**EXERCISE TASK**. Pick up the commentary below on San Diego shifting neighborhood services onto nonprofits and assessment districts, and keep writing from its final sentence.
BEGIN SOURCE EXCERPT
This is my observation that because the city of San Diego is, and has been, set up for years not to collect as much money as it is set up to spend, it has, slowly but surely, shifted the burden for neighborhood municipal services onto two main groups: nonprofits (and their donors) and small hyperlocal taxing organizations known as either maintenance assessment districts or business improvement districts.

What’s happening is simple: the city government, in so many words, has told neighborhoods from the border to Rancho Bernardo that if they want to protect or improve their parks, libraries, sidewalks or even, sometimes, their police protection, they’ll have to form either their own mini government or they’ll have to form and donate to a nonprofit.

The city has all but declared, for instance, that it cannot maintain Balboa Park and local philanthropic leaders are working furiously to figure out how they will be able to pay for the hundreds of millions of dollars in deferred maintenance and other needs in the park.

Elsewhere, there are more than 40 maintenance assessment districts in the city and that number is growing. Places like Talmadge, for example, are using them to fund things like streetlights. Talmadge has even gone so far to create its own little posse of marked security vehicles.

La Jolla’s library won’t be suffering the same cutbacks in hours that other libraries are. Why? Donors in La Jolla have made up the difference.

The message is clear, if you care about something the city provides, whether they are fire pits or trash cans, or parks or library hours, you’ll have to either figure out a way to form one of these little governments and get the vote approved by your neighbors, or you’ll have to get donors together.

The city is dissolving.

When I first started talking about this, I expressed it as an inherently obvious negative — a crisis even.

But there’s one person in San Diego working very hard to cast these changes as a very positive opportunity to recreate a fundamentally flawed municipal system.
END SOURCE EXCERPT
BEGIN DATA SHOWN
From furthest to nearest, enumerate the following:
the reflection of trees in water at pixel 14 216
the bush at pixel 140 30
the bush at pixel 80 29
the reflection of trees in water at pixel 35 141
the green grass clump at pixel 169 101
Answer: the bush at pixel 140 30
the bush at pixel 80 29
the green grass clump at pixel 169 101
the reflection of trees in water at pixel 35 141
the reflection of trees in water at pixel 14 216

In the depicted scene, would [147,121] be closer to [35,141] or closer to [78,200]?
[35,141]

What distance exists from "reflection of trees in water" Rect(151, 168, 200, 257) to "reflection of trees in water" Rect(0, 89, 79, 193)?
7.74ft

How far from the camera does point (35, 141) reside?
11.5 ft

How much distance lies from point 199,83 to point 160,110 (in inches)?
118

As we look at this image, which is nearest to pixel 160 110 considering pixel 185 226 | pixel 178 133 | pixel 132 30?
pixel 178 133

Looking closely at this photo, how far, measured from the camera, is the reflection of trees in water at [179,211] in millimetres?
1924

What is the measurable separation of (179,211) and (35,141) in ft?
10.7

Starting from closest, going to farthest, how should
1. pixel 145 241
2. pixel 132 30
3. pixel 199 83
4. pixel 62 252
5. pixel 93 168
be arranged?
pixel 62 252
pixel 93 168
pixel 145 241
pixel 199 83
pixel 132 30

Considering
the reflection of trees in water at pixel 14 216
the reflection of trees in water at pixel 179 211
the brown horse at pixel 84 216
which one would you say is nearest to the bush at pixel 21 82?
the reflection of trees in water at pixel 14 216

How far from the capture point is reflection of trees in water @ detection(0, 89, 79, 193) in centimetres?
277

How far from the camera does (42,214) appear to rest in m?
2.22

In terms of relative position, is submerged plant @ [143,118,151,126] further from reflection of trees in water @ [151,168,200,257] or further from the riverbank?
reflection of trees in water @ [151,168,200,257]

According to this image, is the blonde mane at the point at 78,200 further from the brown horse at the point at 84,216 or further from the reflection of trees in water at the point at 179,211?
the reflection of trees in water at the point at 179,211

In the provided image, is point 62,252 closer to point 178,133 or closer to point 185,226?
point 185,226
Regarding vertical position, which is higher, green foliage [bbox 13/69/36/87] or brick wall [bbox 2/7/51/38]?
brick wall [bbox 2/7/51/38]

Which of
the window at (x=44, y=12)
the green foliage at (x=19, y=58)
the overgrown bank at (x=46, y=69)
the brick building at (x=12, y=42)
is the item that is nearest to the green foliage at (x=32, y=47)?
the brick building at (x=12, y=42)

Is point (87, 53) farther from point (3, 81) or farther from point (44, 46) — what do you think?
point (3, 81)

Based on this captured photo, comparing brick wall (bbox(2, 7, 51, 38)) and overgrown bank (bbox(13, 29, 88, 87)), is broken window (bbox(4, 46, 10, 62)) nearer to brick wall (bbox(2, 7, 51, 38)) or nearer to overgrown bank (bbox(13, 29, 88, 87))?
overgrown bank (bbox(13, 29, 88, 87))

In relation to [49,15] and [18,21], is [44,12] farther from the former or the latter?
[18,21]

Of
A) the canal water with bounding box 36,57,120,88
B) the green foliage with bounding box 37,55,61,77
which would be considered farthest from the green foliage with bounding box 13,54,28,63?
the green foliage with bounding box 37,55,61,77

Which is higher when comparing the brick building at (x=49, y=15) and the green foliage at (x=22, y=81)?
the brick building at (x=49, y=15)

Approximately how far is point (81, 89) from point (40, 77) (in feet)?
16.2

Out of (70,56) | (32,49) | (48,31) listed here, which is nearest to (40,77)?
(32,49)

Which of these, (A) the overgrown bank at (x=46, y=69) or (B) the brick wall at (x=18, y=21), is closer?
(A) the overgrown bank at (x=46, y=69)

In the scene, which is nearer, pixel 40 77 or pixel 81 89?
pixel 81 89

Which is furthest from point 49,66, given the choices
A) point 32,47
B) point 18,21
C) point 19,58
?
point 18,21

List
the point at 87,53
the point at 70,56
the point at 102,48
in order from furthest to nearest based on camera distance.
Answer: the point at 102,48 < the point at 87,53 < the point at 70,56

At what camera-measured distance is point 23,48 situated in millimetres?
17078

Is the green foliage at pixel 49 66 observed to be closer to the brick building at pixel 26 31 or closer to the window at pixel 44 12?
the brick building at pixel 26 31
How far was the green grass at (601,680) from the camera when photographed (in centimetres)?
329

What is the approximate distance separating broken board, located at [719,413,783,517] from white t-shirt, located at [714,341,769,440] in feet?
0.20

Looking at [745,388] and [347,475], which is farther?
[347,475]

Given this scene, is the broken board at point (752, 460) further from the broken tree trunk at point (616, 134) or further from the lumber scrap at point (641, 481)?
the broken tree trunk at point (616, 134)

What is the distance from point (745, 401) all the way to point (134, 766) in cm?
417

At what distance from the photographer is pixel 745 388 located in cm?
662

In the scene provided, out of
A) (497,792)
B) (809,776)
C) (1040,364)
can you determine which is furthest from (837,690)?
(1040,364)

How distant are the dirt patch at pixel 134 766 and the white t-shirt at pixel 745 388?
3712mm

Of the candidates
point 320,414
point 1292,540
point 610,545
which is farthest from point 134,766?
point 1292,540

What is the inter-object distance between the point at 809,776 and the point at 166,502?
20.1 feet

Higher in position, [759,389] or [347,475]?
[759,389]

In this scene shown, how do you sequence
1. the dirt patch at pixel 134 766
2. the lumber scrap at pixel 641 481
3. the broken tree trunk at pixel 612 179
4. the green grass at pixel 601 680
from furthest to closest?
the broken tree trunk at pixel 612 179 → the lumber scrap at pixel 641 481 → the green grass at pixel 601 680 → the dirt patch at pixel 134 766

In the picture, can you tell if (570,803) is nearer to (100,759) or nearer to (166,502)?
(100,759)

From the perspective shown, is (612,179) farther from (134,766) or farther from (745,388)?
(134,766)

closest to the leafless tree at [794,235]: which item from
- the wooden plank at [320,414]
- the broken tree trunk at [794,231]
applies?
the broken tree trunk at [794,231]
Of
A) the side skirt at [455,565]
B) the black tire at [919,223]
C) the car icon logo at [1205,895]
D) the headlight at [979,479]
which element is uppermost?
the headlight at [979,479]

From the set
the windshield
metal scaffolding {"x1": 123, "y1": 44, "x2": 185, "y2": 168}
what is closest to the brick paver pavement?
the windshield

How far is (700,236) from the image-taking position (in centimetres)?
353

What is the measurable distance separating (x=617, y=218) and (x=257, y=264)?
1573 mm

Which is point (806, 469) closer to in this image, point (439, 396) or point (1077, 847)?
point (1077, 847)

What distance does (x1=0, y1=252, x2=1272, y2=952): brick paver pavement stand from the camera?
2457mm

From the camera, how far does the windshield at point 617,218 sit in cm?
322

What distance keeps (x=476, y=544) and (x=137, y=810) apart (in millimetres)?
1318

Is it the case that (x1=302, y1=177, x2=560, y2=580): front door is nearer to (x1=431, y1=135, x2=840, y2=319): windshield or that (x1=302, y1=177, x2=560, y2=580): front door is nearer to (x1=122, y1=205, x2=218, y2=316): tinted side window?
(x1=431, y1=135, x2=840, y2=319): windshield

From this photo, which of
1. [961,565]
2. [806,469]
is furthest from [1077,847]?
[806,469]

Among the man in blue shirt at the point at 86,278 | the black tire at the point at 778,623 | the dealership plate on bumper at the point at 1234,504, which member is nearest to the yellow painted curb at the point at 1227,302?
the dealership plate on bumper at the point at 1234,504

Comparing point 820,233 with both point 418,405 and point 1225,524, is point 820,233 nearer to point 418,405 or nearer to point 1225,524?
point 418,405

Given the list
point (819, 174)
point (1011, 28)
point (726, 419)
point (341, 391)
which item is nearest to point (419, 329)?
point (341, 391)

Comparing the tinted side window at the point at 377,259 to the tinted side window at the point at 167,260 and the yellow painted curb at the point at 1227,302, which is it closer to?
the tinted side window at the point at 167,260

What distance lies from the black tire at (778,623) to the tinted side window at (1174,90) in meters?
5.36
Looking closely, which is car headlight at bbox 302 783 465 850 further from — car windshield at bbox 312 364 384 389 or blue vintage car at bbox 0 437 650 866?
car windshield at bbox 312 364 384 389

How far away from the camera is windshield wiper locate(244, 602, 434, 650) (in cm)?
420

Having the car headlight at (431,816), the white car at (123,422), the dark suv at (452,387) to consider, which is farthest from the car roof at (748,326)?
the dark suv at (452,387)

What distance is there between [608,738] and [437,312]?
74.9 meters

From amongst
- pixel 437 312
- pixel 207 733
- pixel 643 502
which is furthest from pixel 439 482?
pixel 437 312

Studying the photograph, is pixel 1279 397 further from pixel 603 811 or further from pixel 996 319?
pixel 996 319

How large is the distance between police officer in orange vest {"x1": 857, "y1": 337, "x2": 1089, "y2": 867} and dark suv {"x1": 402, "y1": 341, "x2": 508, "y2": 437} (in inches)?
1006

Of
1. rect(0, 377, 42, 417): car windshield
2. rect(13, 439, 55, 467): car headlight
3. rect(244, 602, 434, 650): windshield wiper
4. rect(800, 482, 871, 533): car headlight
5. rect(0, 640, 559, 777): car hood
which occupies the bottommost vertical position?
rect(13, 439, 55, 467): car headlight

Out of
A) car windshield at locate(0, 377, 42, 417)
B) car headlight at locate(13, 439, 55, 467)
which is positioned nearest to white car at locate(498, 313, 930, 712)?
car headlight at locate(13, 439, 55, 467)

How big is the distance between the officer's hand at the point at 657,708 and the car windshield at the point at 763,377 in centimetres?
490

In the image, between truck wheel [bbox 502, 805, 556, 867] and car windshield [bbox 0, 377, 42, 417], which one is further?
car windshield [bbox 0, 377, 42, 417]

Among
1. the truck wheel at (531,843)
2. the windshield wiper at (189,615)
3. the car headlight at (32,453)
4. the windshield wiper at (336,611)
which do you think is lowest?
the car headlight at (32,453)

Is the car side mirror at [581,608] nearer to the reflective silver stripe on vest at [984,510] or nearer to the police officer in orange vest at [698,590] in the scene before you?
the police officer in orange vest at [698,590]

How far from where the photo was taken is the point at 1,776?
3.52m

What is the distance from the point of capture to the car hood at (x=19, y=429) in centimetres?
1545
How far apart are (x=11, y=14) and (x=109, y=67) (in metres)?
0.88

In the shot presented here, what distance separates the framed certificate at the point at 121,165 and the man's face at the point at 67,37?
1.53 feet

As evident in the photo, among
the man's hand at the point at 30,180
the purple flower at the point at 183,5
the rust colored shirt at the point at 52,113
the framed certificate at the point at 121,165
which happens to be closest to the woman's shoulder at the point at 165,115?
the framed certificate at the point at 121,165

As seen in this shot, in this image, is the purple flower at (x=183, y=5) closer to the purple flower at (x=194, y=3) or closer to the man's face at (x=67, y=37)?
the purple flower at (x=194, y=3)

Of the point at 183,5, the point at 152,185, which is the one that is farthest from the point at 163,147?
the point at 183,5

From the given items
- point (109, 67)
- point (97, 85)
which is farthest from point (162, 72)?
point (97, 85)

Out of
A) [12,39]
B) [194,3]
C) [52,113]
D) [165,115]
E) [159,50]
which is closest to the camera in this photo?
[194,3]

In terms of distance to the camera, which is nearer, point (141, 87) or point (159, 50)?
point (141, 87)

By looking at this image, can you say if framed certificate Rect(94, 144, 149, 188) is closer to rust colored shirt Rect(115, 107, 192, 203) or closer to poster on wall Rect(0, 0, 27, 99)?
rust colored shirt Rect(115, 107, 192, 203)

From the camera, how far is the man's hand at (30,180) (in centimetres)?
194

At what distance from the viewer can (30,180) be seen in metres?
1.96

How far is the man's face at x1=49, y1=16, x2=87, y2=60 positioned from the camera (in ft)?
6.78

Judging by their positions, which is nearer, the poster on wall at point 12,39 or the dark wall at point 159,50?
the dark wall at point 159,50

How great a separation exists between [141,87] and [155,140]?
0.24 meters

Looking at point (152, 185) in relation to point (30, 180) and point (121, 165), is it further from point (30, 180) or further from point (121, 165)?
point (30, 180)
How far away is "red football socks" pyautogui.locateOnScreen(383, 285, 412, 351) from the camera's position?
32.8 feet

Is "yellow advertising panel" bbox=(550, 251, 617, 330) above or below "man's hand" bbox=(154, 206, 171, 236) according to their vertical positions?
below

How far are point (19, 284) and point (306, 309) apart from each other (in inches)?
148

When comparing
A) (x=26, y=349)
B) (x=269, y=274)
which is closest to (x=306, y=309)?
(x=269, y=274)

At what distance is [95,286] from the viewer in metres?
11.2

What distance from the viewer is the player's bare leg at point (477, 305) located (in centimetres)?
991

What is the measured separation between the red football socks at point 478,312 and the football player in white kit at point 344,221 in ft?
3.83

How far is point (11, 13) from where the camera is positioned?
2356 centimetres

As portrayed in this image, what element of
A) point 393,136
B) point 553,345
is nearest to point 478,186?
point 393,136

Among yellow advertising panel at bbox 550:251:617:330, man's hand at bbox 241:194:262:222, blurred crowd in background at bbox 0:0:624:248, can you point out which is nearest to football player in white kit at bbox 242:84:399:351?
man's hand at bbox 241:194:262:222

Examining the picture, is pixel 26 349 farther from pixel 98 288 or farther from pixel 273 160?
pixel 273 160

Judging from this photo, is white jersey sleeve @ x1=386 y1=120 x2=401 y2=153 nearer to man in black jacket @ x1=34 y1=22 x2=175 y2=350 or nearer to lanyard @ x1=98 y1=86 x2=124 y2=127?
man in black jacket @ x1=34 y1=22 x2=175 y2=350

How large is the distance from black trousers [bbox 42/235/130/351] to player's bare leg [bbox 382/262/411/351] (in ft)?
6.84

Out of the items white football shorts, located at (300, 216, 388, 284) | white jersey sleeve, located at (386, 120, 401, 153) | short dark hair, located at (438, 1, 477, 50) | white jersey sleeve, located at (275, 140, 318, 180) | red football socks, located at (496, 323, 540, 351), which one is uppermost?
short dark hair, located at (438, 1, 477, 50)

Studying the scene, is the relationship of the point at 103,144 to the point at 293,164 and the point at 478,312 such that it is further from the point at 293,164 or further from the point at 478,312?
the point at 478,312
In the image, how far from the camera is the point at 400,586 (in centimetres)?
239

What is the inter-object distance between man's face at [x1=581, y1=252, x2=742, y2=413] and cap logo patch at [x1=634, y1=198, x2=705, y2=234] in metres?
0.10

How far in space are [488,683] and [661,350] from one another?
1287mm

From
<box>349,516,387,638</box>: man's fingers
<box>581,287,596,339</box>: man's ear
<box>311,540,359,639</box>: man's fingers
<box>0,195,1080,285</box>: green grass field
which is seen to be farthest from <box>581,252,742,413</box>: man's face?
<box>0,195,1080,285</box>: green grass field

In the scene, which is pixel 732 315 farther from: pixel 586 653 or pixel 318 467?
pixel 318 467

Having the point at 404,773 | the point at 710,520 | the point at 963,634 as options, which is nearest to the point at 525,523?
END DATA SHOWN
**EXPECTED ANSWER**.
Marco Li Mandri is the man most credit for the success of Little Italy. He runs the Little Italy Association and his business, New City America, goes around the country trying to set up these mini governments.

Full disclosure: When my wife and I moved to San Diego in 2003, we bought a condo in Little Italy and absolutely loved the neighborhood. We left it in 2005 and the community has only improved since then. It is full of amenities, it’s walkable, serviceable by public transit and just plain pleasant in an urban way the rest of downtown has failed to replicate.

In so many words, Li Mandri says let the city dissolve. Parks, libraries, sidewalks should all be taken care of locally by neighbors who have a direct say in how their neighborhood taxes are spent. Let the city of San Diego handle much bigger concerns.

So to start this series of Q&As with locals thinking about 2010, I’m going with Li Mandri. Here are his thoughts. They are provocative so I look forward to reading your responses.

In your opinion, what would the ideal municipal government look like? Who would provide the major city services like water, fire and police protection, sewage and mass transit? Who would provide the neighborhood services like parks, libraries and other needs?

We have run cities essentially the same for the past 100 years, ever since the introduction of the “progressive movement” in the state of California. We are at the functional end of this phase of city management.

Since WWII, and with factors including inexpensive energy, cheap water, cheap land, few restrictions on land development, and relatively cheap government, and an ever-expanding tax base, we became enchanted that government should do much more than it should.

The priorities of local government, specifically San Diego, should be public safety, (police, fire, paramedic, lifeguards), clean water, good planning rules, good zoning, promotion of easy and efficient transportation, setting the foundation for vibrant economic development, quality education and setting the foundation for community run parks and libraries.

Civil service and professional city management as concepts are now five generations old and they have created a structural deficit in the local government that is unresolvable.

San Diego, as a city municipal government, must be restructured. We probably need about 6-7,000 employees to run the city, not 10,000. That would resolve our actuarial problems.

The city must use nonprofits to provide many of the services that the city had historically provided. Balboa Park, Mission Bay Park and neighborhood parks and neighborhood libraries are excellent candidates for this “nonprofitization” of city services.

The city would provide the base funding and capital improvements and the community based foundations or nonprofits would operate these public assets on behalf of the benefitting communities’ members. The city would then oversee the administration of these contracts.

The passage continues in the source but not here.